CB South residents discuss concerns of an “underserved area”

Safety, Internet and pavement issues arise at annual POA meeting

[ By Katherine Nettles ]

During the annual Crested Butte South property owners meeting on Sunday, August 10, approximately 50 people were in attendance and many discussed concerns that varied from lack of speeding and OHV enforcement to Internet connectivity, street and rec path paving and other issues with an “underserved area” for the largest population of Gunnison County north of Gunnison. Election results were also announced for the board of directors, the metro district reviewed some plans for better water management in the future and staff members reviewed the upcoming covenant change vote coming in October.

CBS compliance coordinator Sue Wallace reviewed the potential new covenant changes and upcoming ballot language, although the final document is not yet available. The last public informational meeting on the restated covenants will take place September 3, and the voting will open October 1, ending October 31 at 5 p.m. There will be paper and electronic ballots available.

CB South Metro District manager Ronnie Benson also offered updates that the district is working on a water efficiency plan, bringing water meters online in the future to help conserve and allow for an increasing demand alongside increasing population. He said he is getting an estimate from an engineer to finish paving some of the streets, for which several attendees showed enthusiasm.

Many attendees brought up issues with speeding vehicles along Blackstock and Bryant streets, and there was discussion of how the new Teocalli Street speed signs are working.
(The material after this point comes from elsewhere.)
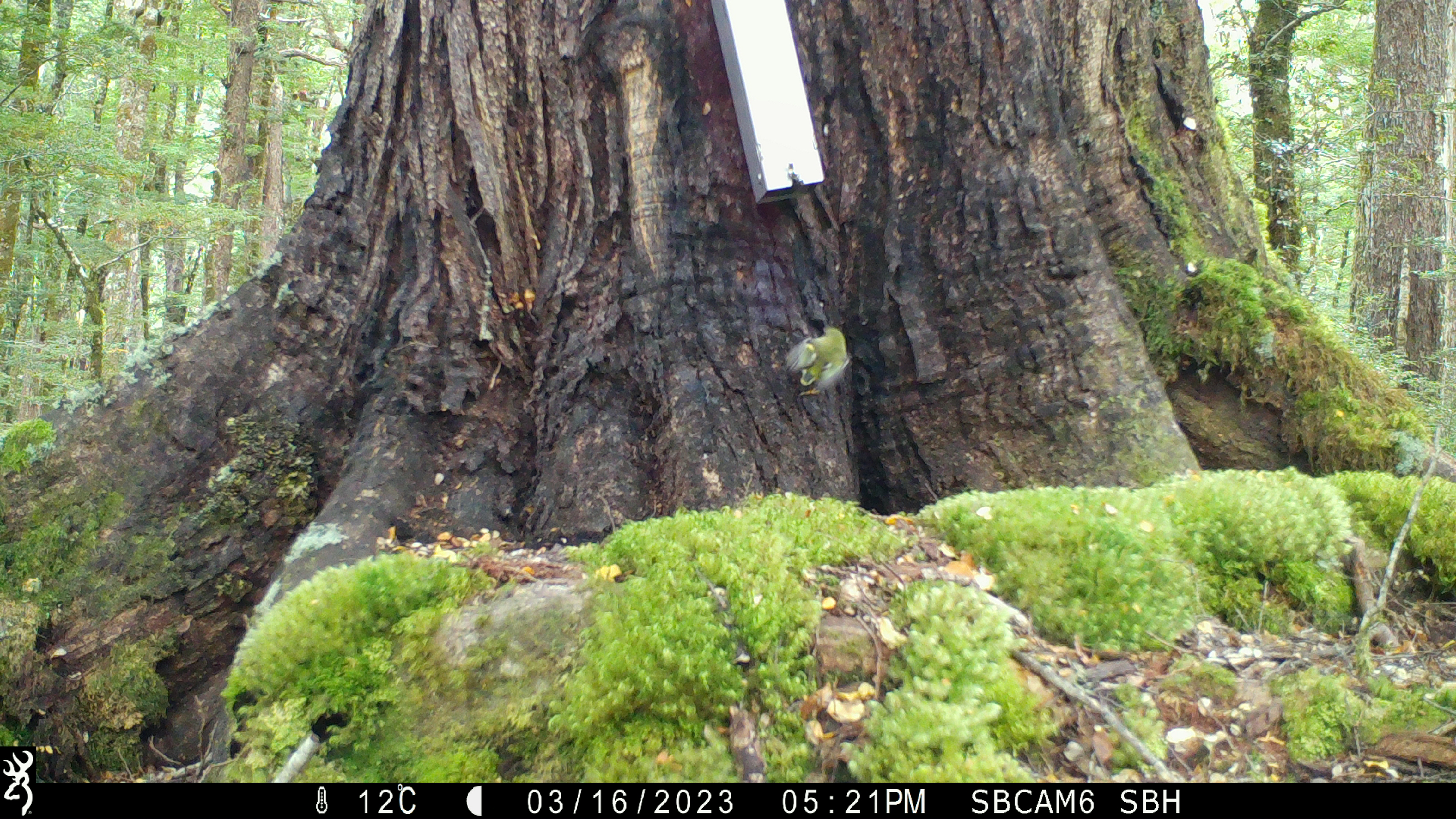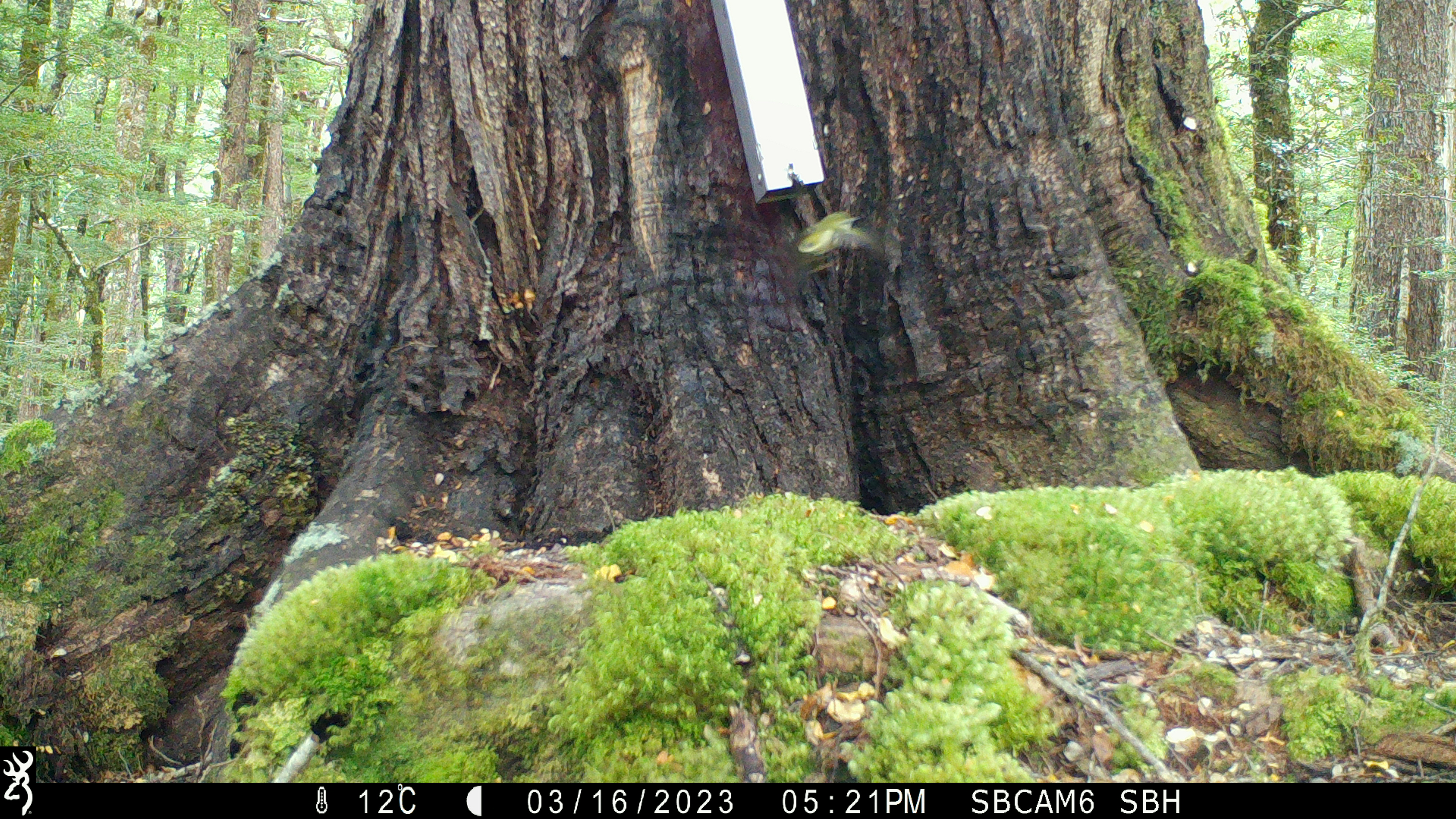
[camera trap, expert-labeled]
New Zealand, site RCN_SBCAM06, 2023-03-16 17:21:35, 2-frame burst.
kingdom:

Some people mentioned forming a citizen’s committee for trouble areas, and mention of adding speed bumps or “street furniture like the town of CB” to slow people down drew negative commentary. “Someone is going to die,” speculated board member Allison Butcher about the problem. Some attendees asked if the recreation path on Teocalli could be paved to increase pedestrian usability, but Benson explained there isn’t enough in the budget for the streets, and there are no plans for getting asphalt on the rec path.

Wallace advised that speeding and OHV violations are enforced through the Gunnison County sheriff’s department and the POA has no jurisdiction to enforce them.

“We encourage you to call the sheriff’s office when you have these issues, and let them know, as the largest group of constituents north of Gunnison, that you would like to see more enforcement coverage here,” she said.

POA association manager Dom Eymere reviewed the fairly straightforward and modest financials for the POA, which come mostly from the special district’s annual association dues. He said upcoming goals are to finalize a master plan in 2023-2024 that includes plans for the commercial district, parks and recreation and pedestrian pathways. He also responded to questions about Internet connectivity, such as hopes for a new cell tower, that the population is too small for that project to appeal to a cell carrier and will have to be placed through other funding.

Board president Mary Haskell explained that Met Rec (Gunnison County Metropolitan Recreation District) is one potential way to leverage GOCO or other funds and make improvements.

“Part of the reason Met Rec wants to do this is they’ve identified CB South as an underfunded, sort of over-served area. We don’t get a lot of funding and so they have a new granting system for really large projects…they really want to take a look at what we have here in build-out plans.” She said that could be for rebuilding the tennis court, pickle ball, the hockey rink, soccer fields or other projects. “It’s a huge boon for CB South. So this planning process is the first step,” she said.

Wallace reviewed the potential covenant changes in detail for attendees, and the voting process that will occur this fall. Covenant changes to vote on include short term rental (STR) regulations that would allow owners to rent their properties for a total of 90 days as STRs. STRs would be defined as rentals of 30 days or less. Another proposed covenant change would allow various types of small and medium sized campers to be parked on properties for more than 24 hours, and another covenant change proposal would allow campers to be occupied (but not rented) for up to 14 consecutive days on private property. The other covenant change would clean up antiquated language.

Wallace said a lot of people are asking for a covenant change document they can view. She assured everyone the legal team is finalizing that and it will be available online soon. She also explained that the association will be able to track which property owners submit a vote but how they vote on each question will be anonymous. She emphasized that no covenant changes can pass without a majority of eligible voters voting in favor of them, and that rather than abstaining from a vote, the association still needs to hear from people if they are a ‘no’ vote to understand what people prefer rather than wonder if they were simply disengaged in the process.

Last, Haskell reviewed the results from the POA board of directors election process leading up to the meeting. Newly elected board member Andrew Sandstrom will serve through August of 2024; President Mary Haskell was re-elected through 2024; Sandstrom and Haskell join current members Matt McCombs (treasurer), David Neben, Liz Jordan, Scott Thomes and Allison Butcher whose terms end in August 2023. Out of 900-plus property owners, there were approximately 270 votes.

Neben pointed out that the covenant change survey response rate has not been as high as they would like, and the POA will certainly need better voter participation for the October ballot.